Thus I believe America is one of the most beautiful countries on the planet. I also believe it’s one of the most disgusting. To stand by anything because you approve of it 100% is to stand by almost nothing. To choose people and nations only because of your ideals is to make a mockery of all fidelity. To be a parent is to be in the business of straightening out, at least partially, an ignoramus and a screw-up. Marriage is admitting your partner is a scoundrel before she proves it, and that whatever happens, you’ll try to get through it.
But imagine a world where we weren't willing to throw things away because of our ideals. Is love accepting that the world will never be perfect? Or is it refusing to believe things can't get better — and that shunning, abandonment, maybe war will have to be fought in order to make them better? Every person will answer this his own way in his own time, and we had better pray we’ll be right.
**The Shire still persists to this day, but due to a vile counterreaction against “fascism,” colonialism, and Victorian prejudice, it’s currently being resettled by Orcs. Theodore Dalrymple writes in Our Culture, What’s Left of It, that in 1921, the year his mom was born, only one crime was recorded for every 370 people in England and Wales. By 2001, there was one for every ten of them. Pretty impressive, since it imploded only after the English renounced colonialism.
**Christianity’s tendency to smother the masculine virtues is one of its worst vices, and the reason why so many (actually good) Christian men come across as hypocrites. The more seriously they take their religion the less good they are for defending a country — a choice that, thankfully, many fudge on every day. A truly “Christian” man is a quisling. Hard for a real man to respect, and hard for a healthy woman to lay.
I’ll note here that when America and England were most sincerely religious, we were also our beefiest; and that also, today, the parts of America most likely to churn out good Christians are the parts of American most likely to churn out good patriots. Who put the Second Amendment there — a legal, permanent contradiction to 1 Corinthians 13? And who supports it now?
But supposing the Second Amendment is the law — what should Christians do then? Is that the authority — to arm for rebellion? Or is authority whoever’s in charge, whatever the law says? What happens when the law is king — and it’s a law against bad kings? What happens when the power is supposed to be derived from us?
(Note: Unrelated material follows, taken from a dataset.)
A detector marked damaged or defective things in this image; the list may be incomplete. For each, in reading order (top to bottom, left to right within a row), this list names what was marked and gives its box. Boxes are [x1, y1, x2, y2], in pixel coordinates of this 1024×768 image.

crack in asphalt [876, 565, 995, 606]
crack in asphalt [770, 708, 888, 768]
What happens when your vote for the President is as good as the President’s?
These questions are all unanswerable if you take Paul’s command to obey all authorities seriously, and in America we take this for granted. But there were times when we couldn’t.
Macaulay writes in his must-read History of England that King James II tried to turn protestant England Catholic, and went so far as to invite Louis XIV to invade. The Bishops were thus at a crossroads. Yes they were bound to obey the king. But what if the king was trying to turn England's soul? Wasn’t the Anglican church part of the ruling class? Didn’t they have duties themselves — even if he tried to get rid of them like Nero would? Did the early Christians submit to everything Nero wanted? Or did they give to Nero what was Nero’s, and refuse to give him what was God’s?
Eventually the British called for help from the Dutch. The Dutch were Protestant and they sent over King William. King William beat the shit out of James and sent him packing for France. But the question then was who was actually king. Was it still James, who had rightful title — and a title given supposedly by God? Or was it William, who was currently running the government? Was power legitimized by the good you did and why you ruled? Or did authority come from power itself? In other words, did Christianity automatically side against whoever was weakest?
These are all questions we’ve swept aside, for now; but when things get ugly, we’ll see many Christians choose what’s wise — and the most “sincere” of them will sell us out, on principle, to whoever has the most guns.
***There is of course a slight counter-argument to the idea that the Shire and the Empire are one and the same, and that’s that the people doing the looting and killing weren’t the people who were making the Shire. An exportation of British criminals and underclasses into Australia, Africa, and the American South may have turned part of the world into hell, for a time, while making things comfortable at home. If you want to have a great society, you have to put the worst to work — doing what they do best, which is making life a mess. The question is where you want to unleash them, and whether or not you can sleep on it.
As Lord Wellington, the man who beat Napoleon, famously put it,
A French army is composed very differently from ours. The conscription calls out a share of every class — no matter whether your son or my son — all must march; but our friends — I may say it in this room — are the very scum of the earth. People talk of their enlisting from their fine military feeling — all stuff — no such thing. Some of our men enlist from having got bastard children — some for minor offences — many more for drink; but you can hardly conceive such a set brought together, and it really is wonderful that we should have made them the fine fellows they are.
— a much healthier, cheaper, more positive solution than prison.